To him, it’s not about the results, it’s about the lessons.
“We believe in our team, we like our players,” Powers said at his weekly press conference on Monday. “We’re inexperienced and young, but part of the reason we were able to get good, talented young players is because we committed to scheduling opponents like we have, so that’s the strategy as we build our program.”
Over the weekend, Arizona State dropped both of its games at Matthews Arena against Northeastern by a combined margin of 11-3. The two-game road trip is something that spectators have become accustomed to seeing from this team.
Powers, however, believes what is on display is a trial by fire period in which his players are learning how to play at the Division I level by taking on its most elite teams.

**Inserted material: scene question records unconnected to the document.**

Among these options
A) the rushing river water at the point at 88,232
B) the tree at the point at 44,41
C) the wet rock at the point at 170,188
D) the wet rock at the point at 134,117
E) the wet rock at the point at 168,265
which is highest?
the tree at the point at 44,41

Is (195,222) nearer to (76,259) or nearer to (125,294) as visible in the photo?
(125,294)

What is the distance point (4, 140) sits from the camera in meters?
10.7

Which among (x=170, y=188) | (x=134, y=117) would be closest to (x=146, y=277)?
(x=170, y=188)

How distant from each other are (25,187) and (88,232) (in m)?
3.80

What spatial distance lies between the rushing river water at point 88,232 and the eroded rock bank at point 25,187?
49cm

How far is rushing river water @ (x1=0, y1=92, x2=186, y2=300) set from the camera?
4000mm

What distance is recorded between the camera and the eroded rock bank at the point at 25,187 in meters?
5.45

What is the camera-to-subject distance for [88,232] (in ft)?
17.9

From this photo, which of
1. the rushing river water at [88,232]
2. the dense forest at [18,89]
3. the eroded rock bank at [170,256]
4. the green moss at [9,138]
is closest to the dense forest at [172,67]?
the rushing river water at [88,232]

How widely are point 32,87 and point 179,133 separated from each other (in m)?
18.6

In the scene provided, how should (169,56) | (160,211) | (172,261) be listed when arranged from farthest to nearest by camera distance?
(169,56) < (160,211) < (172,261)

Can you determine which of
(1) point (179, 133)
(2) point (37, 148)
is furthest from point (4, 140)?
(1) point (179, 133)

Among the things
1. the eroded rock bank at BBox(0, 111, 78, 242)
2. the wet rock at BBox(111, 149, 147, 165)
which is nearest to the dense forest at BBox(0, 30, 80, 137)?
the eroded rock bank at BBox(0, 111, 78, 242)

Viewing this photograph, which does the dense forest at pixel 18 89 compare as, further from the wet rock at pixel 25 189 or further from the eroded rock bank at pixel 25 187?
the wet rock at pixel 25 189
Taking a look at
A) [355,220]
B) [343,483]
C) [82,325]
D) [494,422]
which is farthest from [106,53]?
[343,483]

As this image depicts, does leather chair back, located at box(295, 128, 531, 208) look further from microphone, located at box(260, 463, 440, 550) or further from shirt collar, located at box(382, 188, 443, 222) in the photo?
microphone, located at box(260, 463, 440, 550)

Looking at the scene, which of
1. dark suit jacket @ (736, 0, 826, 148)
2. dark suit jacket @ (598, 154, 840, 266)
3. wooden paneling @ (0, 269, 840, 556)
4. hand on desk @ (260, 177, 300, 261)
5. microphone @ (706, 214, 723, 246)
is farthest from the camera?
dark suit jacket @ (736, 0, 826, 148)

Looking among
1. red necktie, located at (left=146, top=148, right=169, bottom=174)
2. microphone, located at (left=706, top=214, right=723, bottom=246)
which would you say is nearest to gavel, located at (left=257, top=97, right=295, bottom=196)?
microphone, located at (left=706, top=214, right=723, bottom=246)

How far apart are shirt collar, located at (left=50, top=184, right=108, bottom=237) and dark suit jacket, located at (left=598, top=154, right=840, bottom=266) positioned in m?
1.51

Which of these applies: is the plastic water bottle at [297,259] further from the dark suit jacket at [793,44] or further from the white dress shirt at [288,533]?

Within the next couple of years, he believes that his opinion on the team’s ambition behind its scheduling will be proven.
“I know in my heart that when these kids are all juniors and seniors, for what they’re going through right now, the learning curve is steep and they’re learning things the hard way, it’s going to make us better,” Powers said. “A win against a team that’s ranked low and not a contending program, long-term, won’t do anything for us.”
Even with all of the struggles to this point, the team has still experienced subtle victories along the way – most notably, the team’s first win over a ranked opponent last weekend in the win against Air Force.
Regardless of the losing, Powers thinks that milestones, such as the win over Air Force, are the silver lining that accompanies the whole process.
“People say, ‘oh, what about a winning culture and letting your kids feel a win,’ I mean, we beat a really good team in Air Force,” Powers said. “That win, our kids are going to cherish forever, it wasn’t a win against a low-ranked team.”
This weekend, the process continues against No. 13 Harvard at Gila River Arena on Friday and Oceanside Ice Arena on Saturday.
“Harvard’s good,” Powers said. “They have a litany or NHL picks; they’ve got a great coaching staff. It’s technically their first game of the season because they’re in Ivy [League], so they’re healthy, they’re fresh, they have that going for them, but they also haven’t played six games like us.
“We’re confident, our kids are confident, we’re learning every week and we’re going to take every experience that we get with such an ambitious schedule and use it to our advantage.”